Personal information
- Born: August 10, 1956 (age 70) San Jose, California, U.S.
- Listed height: 6 ft 5 in (1.96 m)
- Listed weight: 255 lb (116 kg)

Career information
- High school: Leigh (San Jose)
- College: Arizona State
- NFL draft: 1978: undrafted

Career history

Playing
- Detroit Lions (1978)*; Denver Broncos (1979); Green Bay Packers (1979–1980); Chicago Blitz (1983); Arizona Wranglers (1984); Arizona Outlaws (1985); Kansas City Chiefs (1986); Washington Redskins (1987);
- * Offseason or practice squad member only

Coaching
- Arizona State (1978) Graduate assistant; Ventura College (1981) Defensive line; UNLV (1982) Defensive line; Arizona Western College (1993–1998) Assistant head coach; BC Lions (1999–2000) Defensive line; Ottawa Renegades (2002) Defensive line; Ottawa Renegades (2003) Defensive coordinator; Edmonton Eskimos (2011–2012) Defensive line; Toronto Argonauts (2016–present) Defensive line;

Awards and highlights
- Super Bowl champion (XXII); 2× All-USFL Team: 1983, 1984;

Career NFL statistics
- Games played: 43
- Games started: 0
- Fumble recoveries: 2
- Stats at Pro Football Reference

= Kit Lathrop =

American football player and coach (born 1956)

Kit Douglas Lathrop (born August 10, 1956) is an American former professional football player who was a defensive lineman in the National Football League (NFL) and in the United States Football League (USFL).
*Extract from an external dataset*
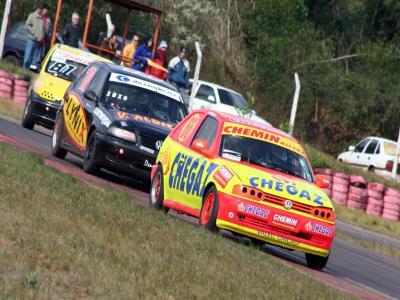 Curitiba encerra o Paranaense de Automobilismo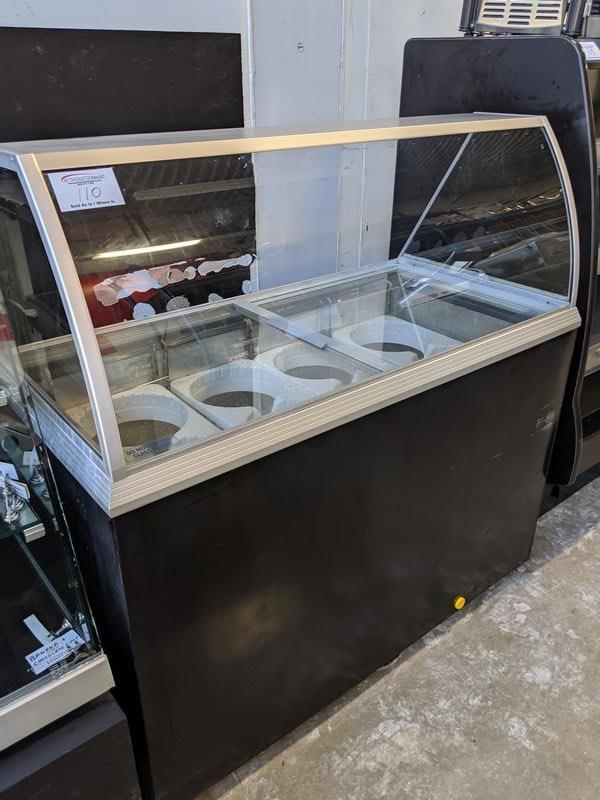 "Caravell 51"" Ice Cream Display Freezer with 8 Wells"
He played college football for the Arizona State Sun Devils.

==College career==
He played college football at West Valley College and Arizona State University.

==Professional career==
In the NFL, he played for the Denver Broncos, the Green Bay Packers, the Kansas City Chiefs, and the Washington Redskins. In the USFL, he played for the Chicago Blitz, the Arizona Wranglers, and the Arizona Outlaws. Lathrop earned a Super Bowl ring with the Redskins in 1987.